■ Raw data ■
----------------------------------------

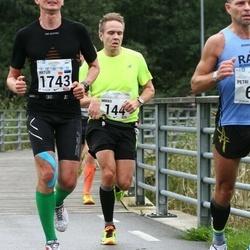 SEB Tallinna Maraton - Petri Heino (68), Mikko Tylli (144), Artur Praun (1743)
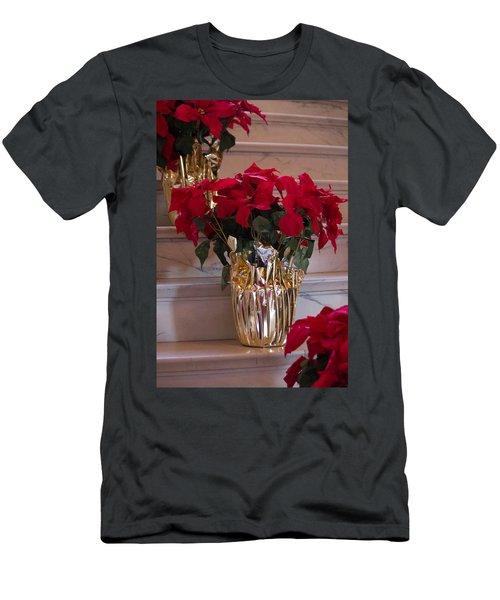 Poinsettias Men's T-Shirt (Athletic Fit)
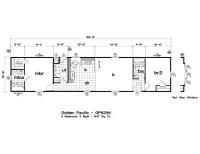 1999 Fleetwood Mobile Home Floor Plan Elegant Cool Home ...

----------------------------------------

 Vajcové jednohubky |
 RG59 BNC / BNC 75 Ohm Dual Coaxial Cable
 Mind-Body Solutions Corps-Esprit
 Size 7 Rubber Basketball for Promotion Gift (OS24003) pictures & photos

----------------------------------------

■ Work item ■
Your answer must be the exact lines from the records above, from the one containing "Poinsettias Men's T-Shirt (Athletic Fit)" through the one containing "1999 Fleetwood Mobile", both included, with every picture left out.

■ Written reply ■
 Poinsettias Men's T-Shirt (Athletic Fit)
 1999 Fleetwood Mobile Home Floor Plan Elegant Cool Home ...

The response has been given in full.